What Can you Do with It?

Cairo allows you to compute trustworthy values on untrusted machines. One major usecase is Starknet, a solution to Ethereum scaling. Ethereum is a decentralized blockchain platform that enables the creation of decentralized applications where every single interaction between a user and a d-app is verified by all the participants. Starknet is a Layer 2 built on top of Ethereum. Instead of having all the participants of the network to verify all user interactions, only one node, called the prover, executes the programs and generates proofs that the computations were done correctly. These proofs are then verified by an Ethereum smart contract, requiring significantly less computational power compared to executing the interactions themselves. This approach allows for increased throughput and reduced transaction costs while preserving Ethereum security.

What Are the Differences with Other Programming Languages?

Cairo is quite different from traditional programming languages, especially when it comes to overhead costs and its primary advantages. Your program can be executed in two different ways:

  • When executed by the prover, it is similar to any other language. Because Cairo is virtualized, and because the operations were not specifically designed for maximum efficiency, this can lead to some performance overhead but it is not the most relevant part to optimize.
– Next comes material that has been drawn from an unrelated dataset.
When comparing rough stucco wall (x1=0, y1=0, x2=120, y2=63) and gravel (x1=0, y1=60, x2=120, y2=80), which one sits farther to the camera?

  • When the generated proof is verified by a verifier, it is a bit different. This has to be as cheap as possible since it could potentially be verified on many very small machines. Fortunately verifying is faster than computing and Cairo has some unique advantages to improve it even more. A notable one is non-determinism. This is a topic you will cover in more detail later in this book, but the idea is that you can theoretically use a different algorithm for verifying than for computing. Currently, writing custom non-deterministic code is not supported for the developers, but the standard library leverages non-determinism for improved performance. For example sorting an array in Cairo costs the same price as copying it. Because the verifier doesn't sort the array, it just checks that it is sorted, which is cheaper.

Another aspect that sets the language apart is its memory model. In Cairo, memory access is immutable, meaning that once a value is written to memory, it cannot be changed. Cairo 1 provides abstractions that help developers work with these constraints, but it does not fully simulate mutability. Therefore, developers must think carefully about how they manage memory and data structures in their programs to optimize performance.